細川委員 私たちの提案しております労働契約法案と政府案を比べて、私たちの法案には規定をしているけれども、政府案にはそれがないというのもたくさんございます。

 労働契約法というからには、契約の締結から終了までいろいろなことがありますから、そういう締結から終了に至る全過程をすべて網羅して、そして、その時々に起こるいろいろな使用者と労働者の紛争を解決する、あるいはそういう紛争が起こらないようなルールを定めておくというのが、この労働契約法の制定の趣旨あるいは目的でもあるわけでございます。そうすると、余りにも政府案にはそういうところが欠けているところが多い。

 そこで、例を申し上げたいと思います。

 例えば、労働契約が成立をする。成立をする前にもいろいろな事情がございます。例えば、募集をする、あるいはその募集のときに募集した内容と実際の作業をされるときの内容が違うとか、募集、採用時に関する事項というのが、政府案にはないわけなんですね。こういうのもやはりしっかりと定めておかないと、社会ではいろいろな紛争が結構起こっているというふうに私どもは思っております。

 それから、例えば大学を来年の三月に卒業する、そうすると、その前に募集をして、そして試験をして、合格をして、内定をするとか、そういうこともございますが、そういう内定のことについて、そこで契約が成立するのか、あるいはしないのかとかいうような問題などもございますし、あるいは、就職が決まって、いざ働き出しても、世間では一定期間、例えば三カ月、あるいは六カ月を試用期間として働かせてみるとかいうような試用期間などの問題もございます。

 それから、いざ労働契約が成立をして、その内容からいきますと、例えば労働者個人の情報をどういうふうに考えるのか、どういうふうな扱いにするのか。あるいは、会社に就職しながら別の仕事ができるのかどうかという兼業禁止義務。あるいは、今度は退職した後の、では今までの仕事で会社の秘密というかいろいろなこと、労働者が取得したそういう秘密について、これをどういうふうに守っていかなければいけないのか。退職後、以前に仕事をしていたのと同じようなことを起業して仕事をしていいのかどうかという競業避止義務。こういうこともやはり大事だと思うんですね、労働契約にきちっと定めなきゃいかぬじゃないかと。

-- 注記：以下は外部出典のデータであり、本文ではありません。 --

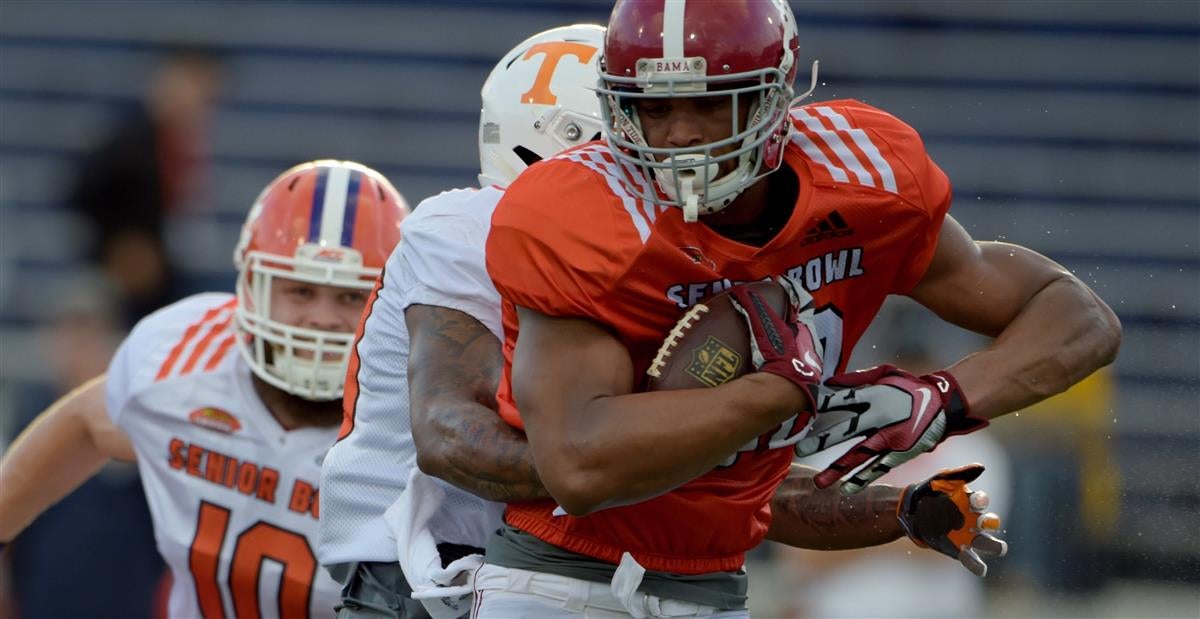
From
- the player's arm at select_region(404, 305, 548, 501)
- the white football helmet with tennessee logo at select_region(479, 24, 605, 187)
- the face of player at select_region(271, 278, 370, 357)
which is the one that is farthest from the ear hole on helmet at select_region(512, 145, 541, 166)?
the face of player at select_region(271, 278, 370, 357)

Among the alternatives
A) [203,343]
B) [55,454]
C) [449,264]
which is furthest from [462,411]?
[55,454]

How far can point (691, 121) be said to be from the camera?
2.35 m

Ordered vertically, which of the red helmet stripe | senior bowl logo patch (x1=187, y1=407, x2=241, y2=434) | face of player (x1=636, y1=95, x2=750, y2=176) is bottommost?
senior bowl logo patch (x1=187, y1=407, x2=241, y2=434)

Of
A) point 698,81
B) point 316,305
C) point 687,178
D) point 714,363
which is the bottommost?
point 316,305

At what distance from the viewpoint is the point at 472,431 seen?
8.19 feet

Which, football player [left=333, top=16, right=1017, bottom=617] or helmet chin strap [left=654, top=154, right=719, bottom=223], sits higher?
helmet chin strap [left=654, top=154, right=719, bottom=223]

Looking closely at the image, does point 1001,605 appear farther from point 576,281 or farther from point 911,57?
point 576,281

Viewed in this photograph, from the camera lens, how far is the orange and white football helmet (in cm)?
374

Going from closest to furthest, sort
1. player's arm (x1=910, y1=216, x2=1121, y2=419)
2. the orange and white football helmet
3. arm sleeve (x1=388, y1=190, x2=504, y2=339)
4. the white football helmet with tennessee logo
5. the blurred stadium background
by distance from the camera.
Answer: player's arm (x1=910, y1=216, x2=1121, y2=419) → arm sleeve (x1=388, y1=190, x2=504, y2=339) → the white football helmet with tennessee logo → the orange and white football helmet → the blurred stadium background

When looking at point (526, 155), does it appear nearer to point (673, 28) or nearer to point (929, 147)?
point (673, 28)

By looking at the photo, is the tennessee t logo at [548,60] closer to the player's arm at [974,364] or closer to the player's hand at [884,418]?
the player's arm at [974,364]

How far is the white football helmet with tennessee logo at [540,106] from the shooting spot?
307cm

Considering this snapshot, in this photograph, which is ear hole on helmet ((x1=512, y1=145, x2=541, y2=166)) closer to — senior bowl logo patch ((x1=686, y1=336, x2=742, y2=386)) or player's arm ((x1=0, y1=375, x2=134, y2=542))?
senior bowl logo patch ((x1=686, y1=336, x2=742, y2=386))

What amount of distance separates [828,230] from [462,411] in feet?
2.00
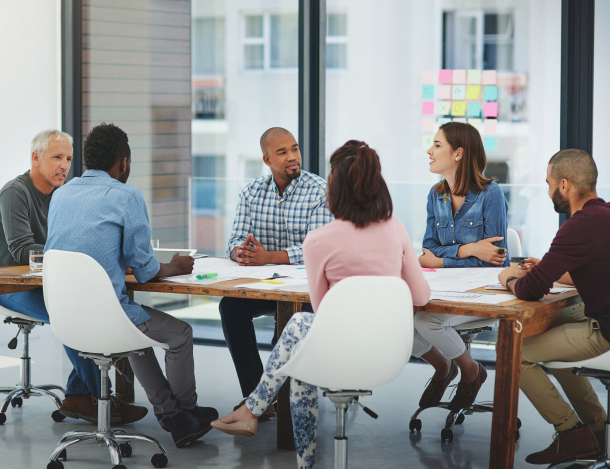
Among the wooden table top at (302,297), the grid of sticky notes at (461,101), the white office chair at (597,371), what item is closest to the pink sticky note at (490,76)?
the grid of sticky notes at (461,101)

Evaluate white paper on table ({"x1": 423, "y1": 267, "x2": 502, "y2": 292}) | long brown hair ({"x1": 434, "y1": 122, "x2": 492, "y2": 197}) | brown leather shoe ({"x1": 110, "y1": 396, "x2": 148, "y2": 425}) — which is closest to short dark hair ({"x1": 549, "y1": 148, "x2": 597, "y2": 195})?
white paper on table ({"x1": 423, "y1": 267, "x2": 502, "y2": 292})

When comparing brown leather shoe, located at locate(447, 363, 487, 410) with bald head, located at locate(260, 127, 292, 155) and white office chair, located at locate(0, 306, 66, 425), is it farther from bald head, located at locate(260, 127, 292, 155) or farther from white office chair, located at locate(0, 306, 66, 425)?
white office chair, located at locate(0, 306, 66, 425)

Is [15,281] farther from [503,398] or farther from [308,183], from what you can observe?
[503,398]

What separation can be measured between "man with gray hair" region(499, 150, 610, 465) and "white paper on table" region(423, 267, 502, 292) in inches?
6.4

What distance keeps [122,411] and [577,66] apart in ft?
10.8

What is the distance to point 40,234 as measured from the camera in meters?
3.86

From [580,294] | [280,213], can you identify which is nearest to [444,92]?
[280,213]

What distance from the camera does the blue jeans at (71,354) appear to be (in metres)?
3.55

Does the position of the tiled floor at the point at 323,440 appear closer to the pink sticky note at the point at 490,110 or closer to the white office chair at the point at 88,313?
the white office chair at the point at 88,313

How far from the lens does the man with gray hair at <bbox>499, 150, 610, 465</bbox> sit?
2.65 metres

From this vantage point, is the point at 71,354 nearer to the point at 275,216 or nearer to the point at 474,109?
the point at 275,216

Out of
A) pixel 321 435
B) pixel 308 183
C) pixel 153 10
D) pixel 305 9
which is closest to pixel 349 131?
pixel 305 9

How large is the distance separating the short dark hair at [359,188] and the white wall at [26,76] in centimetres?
386

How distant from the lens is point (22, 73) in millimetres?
5730
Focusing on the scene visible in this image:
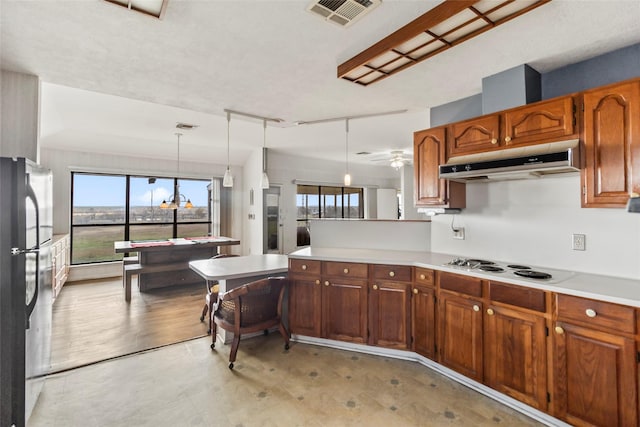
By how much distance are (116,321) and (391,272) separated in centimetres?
342

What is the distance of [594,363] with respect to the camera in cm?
170

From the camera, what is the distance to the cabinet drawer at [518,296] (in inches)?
75.3

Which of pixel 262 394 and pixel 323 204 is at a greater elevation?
pixel 323 204

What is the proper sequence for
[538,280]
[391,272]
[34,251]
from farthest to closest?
[391,272], [538,280], [34,251]

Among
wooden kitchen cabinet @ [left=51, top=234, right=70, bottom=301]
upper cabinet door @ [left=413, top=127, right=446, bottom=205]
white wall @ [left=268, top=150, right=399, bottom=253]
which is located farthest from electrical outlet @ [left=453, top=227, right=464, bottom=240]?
wooden kitchen cabinet @ [left=51, top=234, right=70, bottom=301]

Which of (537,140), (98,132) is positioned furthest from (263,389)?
(98,132)

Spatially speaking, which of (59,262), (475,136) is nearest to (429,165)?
(475,136)

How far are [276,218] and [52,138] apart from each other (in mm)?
4177

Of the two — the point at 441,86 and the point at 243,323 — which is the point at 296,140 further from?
the point at 243,323

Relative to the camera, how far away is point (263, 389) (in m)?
2.29

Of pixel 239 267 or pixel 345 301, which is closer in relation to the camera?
pixel 345 301

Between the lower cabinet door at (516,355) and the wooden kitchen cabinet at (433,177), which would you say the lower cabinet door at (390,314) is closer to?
the lower cabinet door at (516,355)

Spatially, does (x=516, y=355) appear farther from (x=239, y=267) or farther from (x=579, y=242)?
(x=239, y=267)

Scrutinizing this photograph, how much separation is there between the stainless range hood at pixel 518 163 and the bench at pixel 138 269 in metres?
4.49
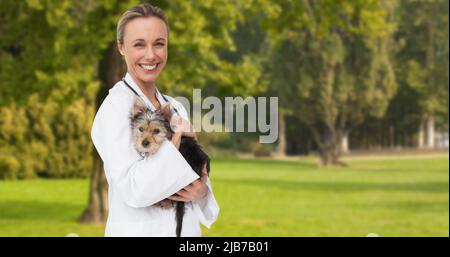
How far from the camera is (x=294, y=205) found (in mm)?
25391

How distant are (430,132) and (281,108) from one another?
1645cm

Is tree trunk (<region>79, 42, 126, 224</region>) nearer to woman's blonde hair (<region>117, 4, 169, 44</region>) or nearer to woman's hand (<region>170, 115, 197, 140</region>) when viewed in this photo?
woman's blonde hair (<region>117, 4, 169, 44</region>)

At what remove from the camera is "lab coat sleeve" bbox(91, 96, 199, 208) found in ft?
9.03

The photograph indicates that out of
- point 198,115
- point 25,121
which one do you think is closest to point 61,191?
point 25,121

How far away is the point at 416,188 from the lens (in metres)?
32.3

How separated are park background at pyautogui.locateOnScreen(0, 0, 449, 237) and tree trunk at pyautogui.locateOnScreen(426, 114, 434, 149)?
13 centimetres

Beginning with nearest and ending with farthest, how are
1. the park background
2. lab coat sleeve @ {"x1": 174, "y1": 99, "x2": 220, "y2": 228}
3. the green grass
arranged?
1. lab coat sleeve @ {"x1": 174, "y1": 99, "x2": 220, "y2": 228}
2. the park background
3. the green grass

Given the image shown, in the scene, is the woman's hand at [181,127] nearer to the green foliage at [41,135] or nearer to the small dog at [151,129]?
the small dog at [151,129]

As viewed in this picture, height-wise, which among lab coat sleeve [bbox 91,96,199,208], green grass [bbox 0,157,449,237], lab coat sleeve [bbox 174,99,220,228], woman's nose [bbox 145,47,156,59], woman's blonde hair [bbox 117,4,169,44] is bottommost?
green grass [bbox 0,157,449,237]

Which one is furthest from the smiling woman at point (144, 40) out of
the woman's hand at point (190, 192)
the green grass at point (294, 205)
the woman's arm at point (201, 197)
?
the green grass at point (294, 205)

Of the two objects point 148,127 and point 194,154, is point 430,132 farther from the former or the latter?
point 148,127

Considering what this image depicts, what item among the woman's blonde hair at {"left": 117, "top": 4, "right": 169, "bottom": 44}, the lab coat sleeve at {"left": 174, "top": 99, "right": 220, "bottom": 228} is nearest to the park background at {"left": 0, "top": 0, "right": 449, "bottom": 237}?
the lab coat sleeve at {"left": 174, "top": 99, "right": 220, "bottom": 228}

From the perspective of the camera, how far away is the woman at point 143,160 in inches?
109
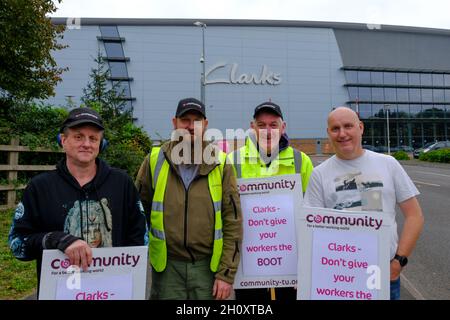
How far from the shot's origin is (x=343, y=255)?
2.54 metres

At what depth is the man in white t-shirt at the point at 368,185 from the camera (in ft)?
8.42

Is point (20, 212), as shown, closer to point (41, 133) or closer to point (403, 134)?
point (41, 133)

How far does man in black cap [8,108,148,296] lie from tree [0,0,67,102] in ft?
34.6

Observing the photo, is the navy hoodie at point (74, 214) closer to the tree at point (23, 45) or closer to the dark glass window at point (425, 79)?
the tree at point (23, 45)

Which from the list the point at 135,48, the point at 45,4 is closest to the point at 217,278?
the point at 45,4

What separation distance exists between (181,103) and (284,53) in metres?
53.2

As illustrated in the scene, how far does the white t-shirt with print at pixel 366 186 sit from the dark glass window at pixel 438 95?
2675 inches

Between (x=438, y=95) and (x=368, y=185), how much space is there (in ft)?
226

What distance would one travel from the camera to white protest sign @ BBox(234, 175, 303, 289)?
2.99 meters

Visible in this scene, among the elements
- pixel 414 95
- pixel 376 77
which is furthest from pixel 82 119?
pixel 414 95

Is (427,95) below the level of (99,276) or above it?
above

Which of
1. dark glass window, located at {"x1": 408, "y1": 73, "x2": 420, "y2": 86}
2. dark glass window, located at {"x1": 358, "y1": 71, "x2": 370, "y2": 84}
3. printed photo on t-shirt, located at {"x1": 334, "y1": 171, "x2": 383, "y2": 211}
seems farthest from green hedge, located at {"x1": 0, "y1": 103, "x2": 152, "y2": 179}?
dark glass window, located at {"x1": 408, "y1": 73, "x2": 420, "y2": 86}
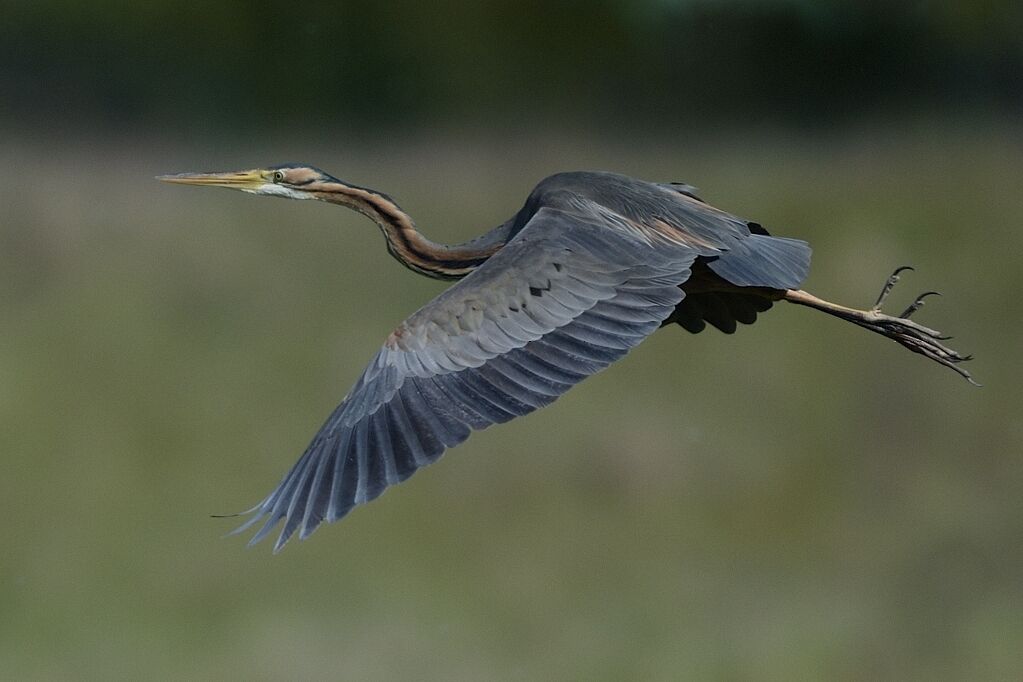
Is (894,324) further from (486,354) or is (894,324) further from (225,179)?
(225,179)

 あるいは、会社に勤めて、海外に派遣されて研修をした場合、研修を終わってすぐにやめるとかいった場合に、その研修費用はどうするのかとか、これだっていろいろ問題になるわけですね。こういうようなことも政府案には一切ないわけでございます。そういう意味では、私どもの法案には、こういうこともしっかり規定をしている、こういうことでございます。

 また、労働契約の変更でいいますと、さきに触れました転勤、それから転籍、これらについても今世間ではいっぱいありますけれども、それらについてどういうふうにルールを定めておくのか。あるいは、働いていて会社に損害を与えたような場合、こんなときはどうするのかとか、あるいは懲戒はどうなるのかとか。こういうことも規定をしっかりしておかないと、せっかく労働契約法を制定しても、そういうところが抜け落ちておりますと、紛争を解決する規範なりルールにはならないのではないかというふうに思っております。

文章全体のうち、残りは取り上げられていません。